Typical Dems.........

Ian Murray seamus2001 at home.com
Mon Jun 4 21:38:43 PDT 2001


LA mayoral contest turns nasty

Special report: George Bush's America

Duncan Campbell in Los Angeles Tuesday June 5, 2001 The Guardian

The election which could give Los Angeles its first Latino mayor for nearly 130 years has grown increasingly ugly and divisive in its final days. Smear tactics from the old school of city hall campaigning have dominated the final days, leading to calls for a criminal investigation into the conduct of the contest.

Antonio Villaraigosa, a charismatic liberal Democrat and former union organiser, hopes to become the city's first Latino mayor since 1872 in the run-off today. Standing in his way is the city attorney Jim Hahn, also a Democrat but of a more conservative complexion.

Mr Hahn's latest campaign commercials show a crack cocaine pipe and a photo of Mr Villaraigosa, drawing attention to Mr Villaraigosa's intervention on behalf of the convicted drug trafficker Carlos Vignali, pardoned by Bill Clinton during his last days in office.

Mr Villaraigosa received campaign money from Mr Vignali's father and wrote to Mr Clinton seeking clemency.

The commercial says that Mr Villaraigosa "falsely claimed that the crack cocaine dealer had no prior criminal record", and concludes: "Los Angeles can't trust Antonio Villaraigosa".

Mr Hahn's campaign has also suggested that his rival, a former local president of the American Civil Liberties Union, is soft on crime and gangs - a key campaign issue.

The increasingly bitter contest has opened rifts in LA's diverse ethnic communities.

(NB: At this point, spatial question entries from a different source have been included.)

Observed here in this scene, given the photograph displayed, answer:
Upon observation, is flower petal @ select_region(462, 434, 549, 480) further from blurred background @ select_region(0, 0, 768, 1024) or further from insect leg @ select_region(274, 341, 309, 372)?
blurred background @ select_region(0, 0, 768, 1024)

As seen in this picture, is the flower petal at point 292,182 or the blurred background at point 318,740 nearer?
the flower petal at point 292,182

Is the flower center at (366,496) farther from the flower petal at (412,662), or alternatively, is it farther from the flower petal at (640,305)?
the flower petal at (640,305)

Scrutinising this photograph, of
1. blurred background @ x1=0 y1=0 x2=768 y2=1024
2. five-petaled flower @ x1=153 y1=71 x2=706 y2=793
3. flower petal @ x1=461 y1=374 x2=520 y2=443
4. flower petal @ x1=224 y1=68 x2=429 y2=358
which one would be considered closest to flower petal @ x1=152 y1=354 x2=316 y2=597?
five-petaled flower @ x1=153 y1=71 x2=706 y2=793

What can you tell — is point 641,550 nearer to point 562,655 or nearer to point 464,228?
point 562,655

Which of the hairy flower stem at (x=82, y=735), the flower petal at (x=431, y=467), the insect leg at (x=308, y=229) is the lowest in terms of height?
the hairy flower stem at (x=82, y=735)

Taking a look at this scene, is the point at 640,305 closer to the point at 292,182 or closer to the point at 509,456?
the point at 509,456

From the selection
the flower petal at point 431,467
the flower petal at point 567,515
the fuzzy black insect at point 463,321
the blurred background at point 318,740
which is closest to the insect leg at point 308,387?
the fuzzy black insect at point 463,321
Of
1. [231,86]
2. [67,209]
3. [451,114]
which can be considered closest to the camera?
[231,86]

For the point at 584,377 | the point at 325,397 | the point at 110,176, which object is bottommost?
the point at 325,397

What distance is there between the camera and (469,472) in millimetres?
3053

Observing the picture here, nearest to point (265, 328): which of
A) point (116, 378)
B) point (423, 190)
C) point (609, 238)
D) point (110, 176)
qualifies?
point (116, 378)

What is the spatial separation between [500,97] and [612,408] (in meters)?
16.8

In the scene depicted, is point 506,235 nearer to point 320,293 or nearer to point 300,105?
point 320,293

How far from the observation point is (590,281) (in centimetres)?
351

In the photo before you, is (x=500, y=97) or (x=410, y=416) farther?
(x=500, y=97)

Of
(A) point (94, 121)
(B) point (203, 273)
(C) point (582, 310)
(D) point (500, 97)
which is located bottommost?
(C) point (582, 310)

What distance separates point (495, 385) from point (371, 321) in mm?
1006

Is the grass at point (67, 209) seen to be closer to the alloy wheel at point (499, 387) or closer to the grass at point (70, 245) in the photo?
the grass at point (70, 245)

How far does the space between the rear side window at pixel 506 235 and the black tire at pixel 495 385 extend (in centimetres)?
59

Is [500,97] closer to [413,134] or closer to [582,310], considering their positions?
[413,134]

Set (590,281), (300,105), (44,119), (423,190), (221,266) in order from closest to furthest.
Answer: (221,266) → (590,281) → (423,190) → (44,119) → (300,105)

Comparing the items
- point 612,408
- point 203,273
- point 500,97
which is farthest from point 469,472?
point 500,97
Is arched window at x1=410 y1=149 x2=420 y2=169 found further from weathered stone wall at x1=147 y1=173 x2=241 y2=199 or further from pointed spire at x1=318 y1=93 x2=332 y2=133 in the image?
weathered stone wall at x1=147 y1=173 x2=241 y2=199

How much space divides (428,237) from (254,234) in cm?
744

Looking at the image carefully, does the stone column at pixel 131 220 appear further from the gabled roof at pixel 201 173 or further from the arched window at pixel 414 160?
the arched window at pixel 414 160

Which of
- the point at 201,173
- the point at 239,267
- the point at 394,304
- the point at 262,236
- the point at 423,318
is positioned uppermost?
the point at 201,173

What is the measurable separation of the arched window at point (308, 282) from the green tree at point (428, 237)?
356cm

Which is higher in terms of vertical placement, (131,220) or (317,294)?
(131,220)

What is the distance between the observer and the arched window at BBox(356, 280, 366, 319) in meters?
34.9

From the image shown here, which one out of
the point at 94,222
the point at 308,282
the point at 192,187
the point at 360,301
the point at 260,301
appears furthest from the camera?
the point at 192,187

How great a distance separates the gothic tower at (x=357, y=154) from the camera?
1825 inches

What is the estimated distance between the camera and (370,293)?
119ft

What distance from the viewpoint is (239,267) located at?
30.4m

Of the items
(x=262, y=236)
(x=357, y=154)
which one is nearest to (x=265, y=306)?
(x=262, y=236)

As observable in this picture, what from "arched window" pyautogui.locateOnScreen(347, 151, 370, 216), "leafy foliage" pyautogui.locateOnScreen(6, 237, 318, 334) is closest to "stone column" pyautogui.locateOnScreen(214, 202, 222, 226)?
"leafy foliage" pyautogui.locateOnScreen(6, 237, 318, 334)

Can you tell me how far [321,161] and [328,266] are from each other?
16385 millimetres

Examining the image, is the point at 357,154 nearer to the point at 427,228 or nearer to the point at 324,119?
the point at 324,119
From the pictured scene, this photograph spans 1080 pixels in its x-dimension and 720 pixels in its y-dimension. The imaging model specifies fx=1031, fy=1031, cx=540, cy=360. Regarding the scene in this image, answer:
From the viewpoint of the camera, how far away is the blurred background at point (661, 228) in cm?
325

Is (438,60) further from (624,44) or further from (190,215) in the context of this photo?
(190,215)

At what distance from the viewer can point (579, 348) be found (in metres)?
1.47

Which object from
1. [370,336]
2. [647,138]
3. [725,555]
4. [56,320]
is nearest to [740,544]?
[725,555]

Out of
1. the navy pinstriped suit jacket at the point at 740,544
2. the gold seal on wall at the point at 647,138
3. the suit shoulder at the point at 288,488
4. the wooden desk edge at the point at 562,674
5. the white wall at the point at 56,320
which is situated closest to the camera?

Mr Hahn is a white man and his father, Kenneth, was a respected city supervisor who fought for civil rights; the family name still carries great weight with the city's African-American voters, and this has caused some tension.

"That dark little secret - the divide at the heart of America's racial and ethnic politics - has been exposed by the contest for mayor," the commentator Richard Rodriguez wrote in the LA Times at the weekend.

"In America's largest Hispanic city, a majority of African-American voters are expected to side with the white candidate against the Hispanic candidate."

Mr Villaraigosa, 48, comes from east LA, the city's low-income Latino heartland. He dropped out of secondary school but went to night school and graduated in law from UCLA.

He was an organiser for the United Teachers union, was elected to the state assembly in 1994, and was its speaker from 1998 until last year.

Married with four children, he has the backing of the unions, civil rights groups, Jesse Jackson, women's and gay groups and, more surprisingly, the outgoing Republican mayor, Richard Riordan.

Mr Hahn, 50, lives in the harbour area of the city and has degrees in English and law from Pepperdine, a Christian university in Malibu.

After private law practice, he became a city attorney and introduced injunctions to stop gang members assembling. Married with two children, he is backed by the police union and luminaries such as the basketball legend Magic Johnson. He also has strong support from the conservative white voters in the San Fernando Valley.

An LA Times poll last week showed Mr Hahn leading by 7%, with 13% undecided, resulting in frantic last-minute campaigning.

The paper suggested that Mr Hahn "represents the risk of stagnation at a time when this dynamic city can least afford it. We go with aspiration. We go with the daring that built Los Angeles".